The cold and dark, she thought again, wondering why it was that she continued to come back to the cold and dark. But there would be more, she thought, than the cold and dark. There would be, as well, the loneliness, the smallness of one’s self in the never-ending gulf where there could exist no flicker of compassion or even of awareness, but only a great uncaring that took no notice of anything that moved or made its way across it. What kind of creature, she wondered, could stand up in the face of this great uncaring? What kind of creature could consign itself to the maw of nothingness? What sort of motive must it have to drive itself into the continuing emptiness? Perhaps it had a purpose—for to do what it had done, there must be a purpose. But if its purpose were the Earth, then it could not have known when it started out that it would achieve its purpose. Certainly, no one in even the most shallow depths of space could know of Earth, or have any inkling of Earth.

Poor, lonely thing, she thought. Poor frightened eater of the trees. Poor creature of so far away, coming into Earth from the great uncaring.

15. WASHINGTON, D.C.

Porter had gotten into his pajamas and was turning down his bed when the phone rang. He glanced at the clock on his bedside table; it was almost two o’clock.

“This is Jack,” said the voice on the other end of the line. “Jack Clark. Were you asleep?”

“In another minute, I would have been.”

“Dave, I think this is important. Can you come down to the White House? Meet us in your office.”

“Who is us?”

“Me, NASA, the science advisor, Whiteside.”

“Not the President?”

“He’s asleep. We don’t want to wake him. There are a few things we should talk out.”

“Such as?”

“Your line is not secured. I can’t tell you. I repeat, it is important.”

“Be there in ten, maybe fifteen, minutes.”

“On second thought, maybe I should get the White House chief of staff in on this too. You have any objection?”

“Hammond? Sure. Why not? By all means, get him in.”

“All right, then. We’ll be expecting you.

Porter put the phone back in the cradle. Now what the hell? he wondered. Clark was excited and concerned; it could be heard in his tone of voice. Perhaps, Porter thought, no one else could have known. But he did. He’d known Jack Clark for a long time.

He took another look at the bed. Why not just sack out, he asked himself, and to hell with Clark and the others? God knows, he needed the rest. In the last twenty-four hours, he had logged little sleep. But he knew that he was only trying the thought on for size. In fifteen minutes, he would be walking down the corridor toward the press office. He started taking off his pajamas, heading for the chest of drawers to get socks and underwear.

In the driveway, before he got into the car, he stood for a moment, looking at the sky. Somewhere to the north, some distance off, he could hear the mutter of a plane coming in to land. He looked for the blinking lights of the craft, but they could not be seen. Out in the street, fallen leaves made a rustling sound as they were driven along the pavement by the wind.

Everyone except Hammond was present and waiting when he entered the door of the press room. Against the wall, the wire machines made soft chortling noises. The kitchen had brought up coffee; a gleaming urn sat on one of the desks, with white coffee mugs ranged in a huddled group.

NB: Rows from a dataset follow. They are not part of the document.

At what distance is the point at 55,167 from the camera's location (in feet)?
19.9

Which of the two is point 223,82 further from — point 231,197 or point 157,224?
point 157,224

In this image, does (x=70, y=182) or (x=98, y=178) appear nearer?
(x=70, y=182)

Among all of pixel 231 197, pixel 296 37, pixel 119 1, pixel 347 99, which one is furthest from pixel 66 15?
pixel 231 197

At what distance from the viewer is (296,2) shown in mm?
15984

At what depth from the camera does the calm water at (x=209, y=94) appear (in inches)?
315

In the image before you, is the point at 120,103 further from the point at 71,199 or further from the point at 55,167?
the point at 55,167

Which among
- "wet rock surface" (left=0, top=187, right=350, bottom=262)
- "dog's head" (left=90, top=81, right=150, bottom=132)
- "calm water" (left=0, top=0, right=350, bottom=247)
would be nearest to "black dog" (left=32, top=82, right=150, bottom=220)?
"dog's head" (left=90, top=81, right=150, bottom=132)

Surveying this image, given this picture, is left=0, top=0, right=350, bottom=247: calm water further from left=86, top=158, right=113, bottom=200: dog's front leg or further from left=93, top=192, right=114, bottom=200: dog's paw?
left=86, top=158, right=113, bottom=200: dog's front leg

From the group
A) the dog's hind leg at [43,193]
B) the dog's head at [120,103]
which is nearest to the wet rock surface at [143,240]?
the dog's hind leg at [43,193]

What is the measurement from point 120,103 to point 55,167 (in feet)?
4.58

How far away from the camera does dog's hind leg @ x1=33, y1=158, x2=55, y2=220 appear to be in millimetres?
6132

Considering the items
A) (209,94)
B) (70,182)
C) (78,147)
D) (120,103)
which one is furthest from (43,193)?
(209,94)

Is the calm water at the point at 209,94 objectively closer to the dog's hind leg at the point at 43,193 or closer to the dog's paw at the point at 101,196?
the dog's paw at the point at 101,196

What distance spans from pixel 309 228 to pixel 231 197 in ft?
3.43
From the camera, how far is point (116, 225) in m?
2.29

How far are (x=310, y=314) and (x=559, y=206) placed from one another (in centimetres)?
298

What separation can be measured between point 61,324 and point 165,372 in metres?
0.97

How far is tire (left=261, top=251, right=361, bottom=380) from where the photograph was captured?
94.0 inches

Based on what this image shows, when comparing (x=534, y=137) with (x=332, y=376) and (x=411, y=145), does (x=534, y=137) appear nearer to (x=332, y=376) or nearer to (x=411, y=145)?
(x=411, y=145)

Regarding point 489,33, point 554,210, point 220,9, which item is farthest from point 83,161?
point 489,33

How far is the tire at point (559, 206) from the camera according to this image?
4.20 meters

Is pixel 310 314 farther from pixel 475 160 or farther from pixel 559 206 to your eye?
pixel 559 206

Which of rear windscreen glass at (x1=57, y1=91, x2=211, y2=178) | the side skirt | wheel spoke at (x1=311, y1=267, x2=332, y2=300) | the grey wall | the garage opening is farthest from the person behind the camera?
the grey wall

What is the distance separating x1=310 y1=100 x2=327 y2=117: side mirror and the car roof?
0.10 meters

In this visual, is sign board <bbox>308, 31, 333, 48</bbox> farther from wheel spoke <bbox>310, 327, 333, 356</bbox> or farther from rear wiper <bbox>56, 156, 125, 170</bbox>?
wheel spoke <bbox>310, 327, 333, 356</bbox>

Whiteside had taken the chair behind Porter’s desk, was teetering back and forth in it. Crowell, the NASA man, and Dr. Allen sat side by side on a small sofa. Clark was filling coffee cups preparatory to passing them out. Hammond came striding briskly through the door.

“What is going on?” he asked. “You sounded urgent, Jack.”

“I don’t know how urgent,” said Clark. “It’s something we should talk over. The shuttle went out and the station has sent the word.”